>> start Provided material

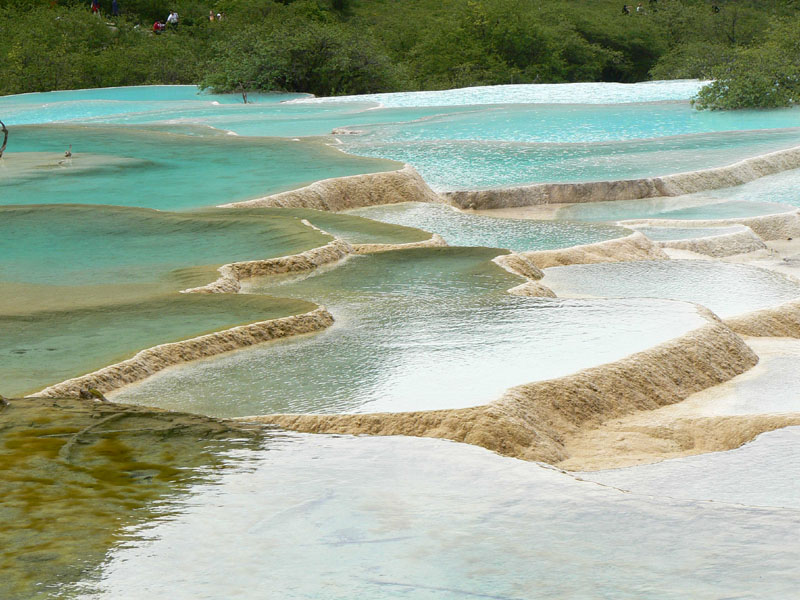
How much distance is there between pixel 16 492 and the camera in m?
3.49

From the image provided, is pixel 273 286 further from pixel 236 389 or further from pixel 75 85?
pixel 75 85

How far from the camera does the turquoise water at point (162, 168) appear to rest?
10219 mm

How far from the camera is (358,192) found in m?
10.7

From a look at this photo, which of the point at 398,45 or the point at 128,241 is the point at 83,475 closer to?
the point at 128,241

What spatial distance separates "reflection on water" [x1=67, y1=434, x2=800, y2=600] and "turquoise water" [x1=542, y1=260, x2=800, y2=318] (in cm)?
390

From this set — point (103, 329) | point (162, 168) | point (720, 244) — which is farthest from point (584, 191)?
point (103, 329)

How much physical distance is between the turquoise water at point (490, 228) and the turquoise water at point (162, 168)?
86 centimetres

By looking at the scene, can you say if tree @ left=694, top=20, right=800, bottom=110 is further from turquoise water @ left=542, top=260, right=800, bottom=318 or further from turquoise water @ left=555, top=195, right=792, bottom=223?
turquoise water @ left=542, top=260, right=800, bottom=318

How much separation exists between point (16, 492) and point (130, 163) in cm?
904

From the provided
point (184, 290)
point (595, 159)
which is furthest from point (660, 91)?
point (184, 290)

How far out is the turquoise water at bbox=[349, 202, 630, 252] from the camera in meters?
9.27

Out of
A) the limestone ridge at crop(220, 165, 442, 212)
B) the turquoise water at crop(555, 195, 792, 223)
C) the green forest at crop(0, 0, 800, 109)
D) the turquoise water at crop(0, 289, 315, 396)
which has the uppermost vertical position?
the green forest at crop(0, 0, 800, 109)

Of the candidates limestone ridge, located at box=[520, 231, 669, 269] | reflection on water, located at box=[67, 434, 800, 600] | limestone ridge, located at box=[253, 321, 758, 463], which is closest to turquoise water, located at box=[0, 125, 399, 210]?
limestone ridge, located at box=[520, 231, 669, 269]

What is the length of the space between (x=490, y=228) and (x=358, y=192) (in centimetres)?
149
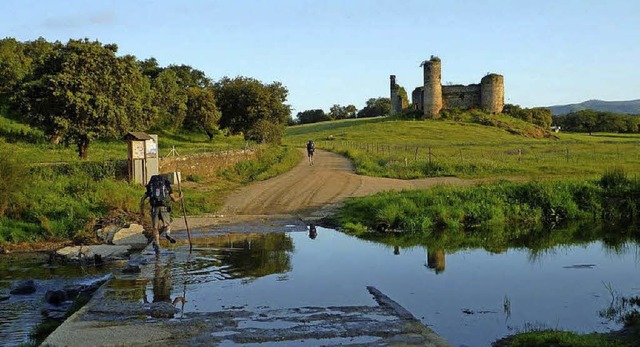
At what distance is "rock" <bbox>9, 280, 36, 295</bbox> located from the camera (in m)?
12.2

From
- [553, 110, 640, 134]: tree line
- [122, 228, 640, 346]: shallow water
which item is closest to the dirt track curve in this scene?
[122, 228, 640, 346]: shallow water

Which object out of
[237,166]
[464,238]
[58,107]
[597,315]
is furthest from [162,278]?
[58,107]

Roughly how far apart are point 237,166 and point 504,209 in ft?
57.3

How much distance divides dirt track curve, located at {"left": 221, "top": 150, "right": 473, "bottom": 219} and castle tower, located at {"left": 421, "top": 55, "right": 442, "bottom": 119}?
61.8 meters

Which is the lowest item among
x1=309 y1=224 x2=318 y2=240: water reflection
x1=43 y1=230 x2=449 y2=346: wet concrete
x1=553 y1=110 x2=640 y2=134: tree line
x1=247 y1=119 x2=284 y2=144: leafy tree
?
x1=309 y1=224 x2=318 y2=240: water reflection

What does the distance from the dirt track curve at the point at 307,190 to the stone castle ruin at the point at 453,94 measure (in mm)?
62205

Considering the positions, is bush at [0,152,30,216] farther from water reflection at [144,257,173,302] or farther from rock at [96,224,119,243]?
water reflection at [144,257,173,302]

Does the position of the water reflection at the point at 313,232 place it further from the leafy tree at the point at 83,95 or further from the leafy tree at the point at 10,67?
the leafy tree at the point at 10,67

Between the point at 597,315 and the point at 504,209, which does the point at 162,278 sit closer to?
the point at 597,315

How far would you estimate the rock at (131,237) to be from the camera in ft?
56.6

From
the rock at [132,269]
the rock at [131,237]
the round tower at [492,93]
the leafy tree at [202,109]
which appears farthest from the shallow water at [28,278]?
the round tower at [492,93]

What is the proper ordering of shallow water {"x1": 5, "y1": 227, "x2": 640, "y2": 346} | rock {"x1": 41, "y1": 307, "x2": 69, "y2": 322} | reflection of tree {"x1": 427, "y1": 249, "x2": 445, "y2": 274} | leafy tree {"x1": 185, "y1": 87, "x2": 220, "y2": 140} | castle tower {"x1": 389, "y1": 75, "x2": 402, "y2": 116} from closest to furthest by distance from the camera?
1. shallow water {"x1": 5, "y1": 227, "x2": 640, "y2": 346}
2. rock {"x1": 41, "y1": 307, "x2": 69, "y2": 322}
3. reflection of tree {"x1": 427, "y1": 249, "x2": 445, "y2": 274}
4. leafy tree {"x1": 185, "y1": 87, "x2": 220, "y2": 140}
5. castle tower {"x1": 389, "y1": 75, "x2": 402, "y2": 116}

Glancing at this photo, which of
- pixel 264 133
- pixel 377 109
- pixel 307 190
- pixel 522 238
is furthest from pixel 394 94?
pixel 522 238

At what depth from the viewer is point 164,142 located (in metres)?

>> end Provided material

▶ Your objective:
Copy everything in the records above except the pictures, exactly as written.

▶ Exercise solution:
How much distance is there between pixel 16 492 and the camera in m?
3.49

From the image provided, is pixel 273 286 further from pixel 236 389 or further from pixel 75 85?
pixel 75 85

How far from the camera does the turquoise water at point (162, 168) appear to rest?
10219 mm

How far from the camera is (358,192) found in m?
10.7

From a look at this photo, which of the point at 398,45 or the point at 128,241 is the point at 83,475 closer to?
the point at 128,241

What spatial distance separates "reflection on water" [x1=67, y1=434, x2=800, y2=600] and "turquoise water" [x1=542, y1=260, x2=800, y2=318] (in cm)?
390

From this set — point (103, 329) | point (162, 168) | point (720, 244) — which is farthest from point (584, 191)?
point (103, 329)

How much physical distance is between the turquoise water at point (490, 228) and the turquoise water at point (162, 168)?
86 centimetres

By looking at the scene, can you say if tree @ left=694, top=20, right=800, bottom=110 is further from turquoise water @ left=542, top=260, right=800, bottom=318 or further from turquoise water @ left=555, top=195, right=792, bottom=223?
turquoise water @ left=542, top=260, right=800, bottom=318

How much separation exists between point (16, 492) and point (130, 163) in cm?
904

From the provided
point (184, 290)
point (595, 159)
which is furthest from point (660, 91)?
point (184, 290)

How far out is the turquoise water at bbox=[349, 202, 630, 252] from the camera in meters?
9.27

Out of
A) the limestone ridge at crop(220, 165, 442, 212)
B) the turquoise water at crop(555, 195, 792, 223)
C) the green forest at crop(0, 0, 800, 109)
D) the turquoise water at crop(0, 289, 315, 396)
which has the uppermost vertical position?
the green forest at crop(0, 0, 800, 109)

Of the candidates limestone ridge, located at box=[520, 231, 669, 269] | reflection on water, located at box=[67, 434, 800, 600] | limestone ridge, located at box=[253, 321, 758, 463], which is closest to turquoise water, located at box=[0, 125, 399, 210]?
limestone ridge, located at box=[520, 231, 669, 269]

What is the length of the space between (x=490, y=228) and (x=358, y=192) (in centimetres)?
149
At what distance is "rock" <bbox>9, 280, 36, 295</bbox> located from the camera (in m)?
12.2

From
- [553, 110, 640, 134]: tree line
- [122, 228, 640, 346]: shallow water
which item is closest to the dirt track curve in this scene?
[122, 228, 640, 346]: shallow water

Which object out of
[237,166]
[464,238]
[58,107]
[597,315]
is furthest from [162,278]?
[58,107]

Roughly how far apart are point 237,166 and point 504,209 in ft?
57.3

How much distance divides dirt track curve, located at {"left": 221, "top": 150, "right": 473, "bottom": 219} and castle tower, located at {"left": 421, "top": 55, "right": 442, "bottom": 119}?
61.8 meters

Which is the lowest item among
x1=309 y1=224 x2=318 y2=240: water reflection
x1=43 y1=230 x2=449 y2=346: wet concrete
x1=553 y1=110 x2=640 y2=134: tree line
x1=247 y1=119 x2=284 y2=144: leafy tree
?
x1=309 y1=224 x2=318 y2=240: water reflection

What does the distance from the dirt track curve at the point at 307,190 to the stone castle ruin at the point at 453,94 measure (in mm)?
62205

Considering the positions, is bush at [0,152,30,216] farther from water reflection at [144,257,173,302] or farther from rock at [96,224,119,243]?
water reflection at [144,257,173,302]

Does the position of the water reflection at the point at 313,232 place it further from the leafy tree at the point at 83,95 or further from the leafy tree at the point at 10,67?
the leafy tree at the point at 10,67

Between the point at 597,315 and the point at 504,209, which does the point at 162,278 sit closer to?
the point at 597,315

How far would you estimate the rock at (131,237) to be from the camera in ft?
56.6

From
the rock at [132,269]
the rock at [131,237]
the round tower at [492,93]
the leafy tree at [202,109]
which appears farthest from the shallow water at [28,278]?
the round tower at [492,93]

What is the proper ordering of shallow water {"x1": 5, "y1": 227, "x2": 640, "y2": 346} | rock {"x1": 41, "y1": 307, "x2": 69, "y2": 322} | reflection of tree {"x1": 427, "y1": 249, "x2": 445, "y2": 274} | leafy tree {"x1": 185, "y1": 87, "x2": 220, "y2": 140} | castle tower {"x1": 389, "y1": 75, "x2": 402, "y2": 116} from closest to furthest by distance from the camera?
1. shallow water {"x1": 5, "y1": 227, "x2": 640, "y2": 346}
2. rock {"x1": 41, "y1": 307, "x2": 69, "y2": 322}
3. reflection of tree {"x1": 427, "y1": 249, "x2": 445, "y2": 274}
4. leafy tree {"x1": 185, "y1": 87, "x2": 220, "y2": 140}
5. castle tower {"x1": 389, "y1": 75, "x2": 402, "y2": 116}

Glancing at this photo, which of
- pixel 264 133
- pixel 377 109
- pixel 307 190
- pixel 522 238
is furthest from pixel 394 94?
pixel 522 238

At what depth from the viewer is point 164,142 located (in metres)?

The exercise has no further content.